I’m still figuring that out myself. I think you have to figure out what works best for you. We’re in an unprecedented time. I’m still processing everything that’s happening. Things are happening quick, too quick for us to process them. If I could talk to younger writers who are in college or just starting their careers, I think I’d say that this could provide an opportunity to be more nimble, to be more flexible with your work.

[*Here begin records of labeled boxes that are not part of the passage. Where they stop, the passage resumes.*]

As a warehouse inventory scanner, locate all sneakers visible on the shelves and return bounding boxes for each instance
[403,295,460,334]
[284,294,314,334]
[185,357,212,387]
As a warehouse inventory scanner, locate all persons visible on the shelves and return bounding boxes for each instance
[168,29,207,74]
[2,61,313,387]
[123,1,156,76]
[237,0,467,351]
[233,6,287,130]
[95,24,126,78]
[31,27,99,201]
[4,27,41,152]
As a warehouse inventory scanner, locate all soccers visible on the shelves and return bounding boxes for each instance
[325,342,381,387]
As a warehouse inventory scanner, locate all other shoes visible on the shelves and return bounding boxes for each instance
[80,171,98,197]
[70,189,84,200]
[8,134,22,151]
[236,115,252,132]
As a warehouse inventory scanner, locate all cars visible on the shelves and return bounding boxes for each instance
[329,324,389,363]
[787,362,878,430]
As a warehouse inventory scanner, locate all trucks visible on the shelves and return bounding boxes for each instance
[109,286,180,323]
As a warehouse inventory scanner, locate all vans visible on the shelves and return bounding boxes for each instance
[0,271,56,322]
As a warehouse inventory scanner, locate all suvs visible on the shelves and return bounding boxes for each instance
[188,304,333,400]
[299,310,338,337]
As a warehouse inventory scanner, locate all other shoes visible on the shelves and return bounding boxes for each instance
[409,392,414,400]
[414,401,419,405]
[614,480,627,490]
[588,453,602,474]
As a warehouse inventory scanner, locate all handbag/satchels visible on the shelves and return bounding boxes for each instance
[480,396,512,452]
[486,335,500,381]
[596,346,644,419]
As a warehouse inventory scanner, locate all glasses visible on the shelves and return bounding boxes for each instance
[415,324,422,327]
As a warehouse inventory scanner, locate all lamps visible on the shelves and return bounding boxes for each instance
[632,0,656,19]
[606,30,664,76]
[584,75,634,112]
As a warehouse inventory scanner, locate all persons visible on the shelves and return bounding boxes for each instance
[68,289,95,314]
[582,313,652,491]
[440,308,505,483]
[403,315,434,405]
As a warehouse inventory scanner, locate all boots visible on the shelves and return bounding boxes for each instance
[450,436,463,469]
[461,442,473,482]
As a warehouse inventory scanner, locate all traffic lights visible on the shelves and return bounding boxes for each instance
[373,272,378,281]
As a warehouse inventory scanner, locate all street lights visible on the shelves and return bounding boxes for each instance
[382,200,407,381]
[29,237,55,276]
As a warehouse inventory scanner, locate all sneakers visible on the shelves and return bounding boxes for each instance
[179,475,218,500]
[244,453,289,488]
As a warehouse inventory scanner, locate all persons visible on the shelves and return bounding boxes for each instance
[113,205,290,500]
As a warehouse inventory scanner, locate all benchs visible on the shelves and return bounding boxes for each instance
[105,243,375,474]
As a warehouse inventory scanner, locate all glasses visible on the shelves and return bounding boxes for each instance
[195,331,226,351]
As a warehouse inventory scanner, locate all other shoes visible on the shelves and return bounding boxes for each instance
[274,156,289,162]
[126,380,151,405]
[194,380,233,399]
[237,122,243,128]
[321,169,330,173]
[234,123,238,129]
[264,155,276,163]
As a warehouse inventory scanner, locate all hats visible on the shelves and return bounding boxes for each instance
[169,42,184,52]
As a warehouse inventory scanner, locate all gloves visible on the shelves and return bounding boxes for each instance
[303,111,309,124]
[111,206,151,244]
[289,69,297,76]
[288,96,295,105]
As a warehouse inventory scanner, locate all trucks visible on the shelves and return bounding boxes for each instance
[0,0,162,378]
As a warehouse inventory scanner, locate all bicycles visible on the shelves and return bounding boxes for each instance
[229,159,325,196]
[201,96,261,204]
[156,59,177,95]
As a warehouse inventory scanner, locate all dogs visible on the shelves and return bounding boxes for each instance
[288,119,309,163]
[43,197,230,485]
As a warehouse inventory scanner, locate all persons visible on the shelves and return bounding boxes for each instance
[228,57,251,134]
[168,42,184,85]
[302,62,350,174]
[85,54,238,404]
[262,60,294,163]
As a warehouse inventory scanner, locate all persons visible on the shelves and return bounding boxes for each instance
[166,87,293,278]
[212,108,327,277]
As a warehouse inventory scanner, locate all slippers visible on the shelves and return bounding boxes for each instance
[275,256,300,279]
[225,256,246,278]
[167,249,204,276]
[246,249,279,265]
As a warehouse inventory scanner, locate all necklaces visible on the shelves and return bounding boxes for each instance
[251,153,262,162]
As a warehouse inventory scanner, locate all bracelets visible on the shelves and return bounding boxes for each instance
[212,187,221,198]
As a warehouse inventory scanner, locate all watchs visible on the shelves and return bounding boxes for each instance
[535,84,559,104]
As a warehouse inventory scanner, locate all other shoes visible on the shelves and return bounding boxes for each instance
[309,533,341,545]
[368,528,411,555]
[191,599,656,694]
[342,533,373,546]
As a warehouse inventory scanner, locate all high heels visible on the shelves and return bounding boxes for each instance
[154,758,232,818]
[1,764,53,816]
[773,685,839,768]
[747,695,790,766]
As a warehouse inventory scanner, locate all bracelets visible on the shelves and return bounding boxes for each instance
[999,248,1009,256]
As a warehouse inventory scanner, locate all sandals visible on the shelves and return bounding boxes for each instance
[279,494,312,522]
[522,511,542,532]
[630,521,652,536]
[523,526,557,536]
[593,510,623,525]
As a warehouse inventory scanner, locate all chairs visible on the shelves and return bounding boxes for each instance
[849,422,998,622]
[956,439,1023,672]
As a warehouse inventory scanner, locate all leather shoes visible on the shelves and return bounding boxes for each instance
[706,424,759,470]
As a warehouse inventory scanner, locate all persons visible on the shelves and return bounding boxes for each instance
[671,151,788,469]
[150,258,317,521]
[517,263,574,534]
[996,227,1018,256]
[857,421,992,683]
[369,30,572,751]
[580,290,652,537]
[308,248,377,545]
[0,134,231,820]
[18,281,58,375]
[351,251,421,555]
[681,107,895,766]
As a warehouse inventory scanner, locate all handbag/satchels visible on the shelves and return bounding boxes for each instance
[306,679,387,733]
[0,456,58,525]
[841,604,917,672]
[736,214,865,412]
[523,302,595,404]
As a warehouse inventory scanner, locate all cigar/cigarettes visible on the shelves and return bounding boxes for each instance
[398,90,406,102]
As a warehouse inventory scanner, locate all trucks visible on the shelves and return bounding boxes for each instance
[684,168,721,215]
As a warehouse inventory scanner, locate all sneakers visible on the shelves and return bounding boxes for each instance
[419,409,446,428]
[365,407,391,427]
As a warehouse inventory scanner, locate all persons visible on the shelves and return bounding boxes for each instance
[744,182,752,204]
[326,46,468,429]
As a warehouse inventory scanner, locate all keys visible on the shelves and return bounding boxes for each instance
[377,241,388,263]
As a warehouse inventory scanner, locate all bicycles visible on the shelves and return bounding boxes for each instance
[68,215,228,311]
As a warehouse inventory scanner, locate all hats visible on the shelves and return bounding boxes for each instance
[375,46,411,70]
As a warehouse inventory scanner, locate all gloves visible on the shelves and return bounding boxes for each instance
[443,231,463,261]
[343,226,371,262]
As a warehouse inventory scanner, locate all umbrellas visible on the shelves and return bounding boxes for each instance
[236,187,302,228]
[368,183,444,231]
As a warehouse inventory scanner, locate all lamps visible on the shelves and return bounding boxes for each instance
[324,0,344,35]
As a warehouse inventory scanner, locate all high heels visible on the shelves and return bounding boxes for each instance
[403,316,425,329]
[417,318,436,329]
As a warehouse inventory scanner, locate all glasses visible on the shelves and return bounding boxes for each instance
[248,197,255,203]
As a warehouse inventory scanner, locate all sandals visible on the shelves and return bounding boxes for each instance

But again, I know that it’s hard. This is hard for people. This is a time that drives a lot of anxiety, and that can make things very difficult. I feel that, and I believe that. I’m not going to be the person who’s like, “Well, Chadwick Boseman did all this stuff while he was dying of cancer, so you could — “No, no, no. If you’re not feeling well, if you’re not feeling right, that’s fine.” We’re in an unwell and unright time. It’s perfectly natural to not feel yourself right now, and if your work suffers, then so be it. If anything, I would want people whose work is suffering to find some grace for themselves. Because this is a shitty time and it’s not your fault if you are in a position where you just can’t figure out a path forward right now. 

Damon Young is a writer, critic, humorist, and soon-to-be podcaster. He is a co-founder and editor in chief of VerySmartBrothas —  referred to as “the blackest thing that ever happened to the internet” by The Washington Post — and a columnist for GQ.  Damon’s debut memoir — What Doesn’t Kill You Makes You Blacker: A Memoir In Essays  –  is a tragicomic exploration of the angsts, anxieties, and absurdities of existing while black in America.  Today, Damon currently resides in Pittsburgh’s Northside, with his wife, two children.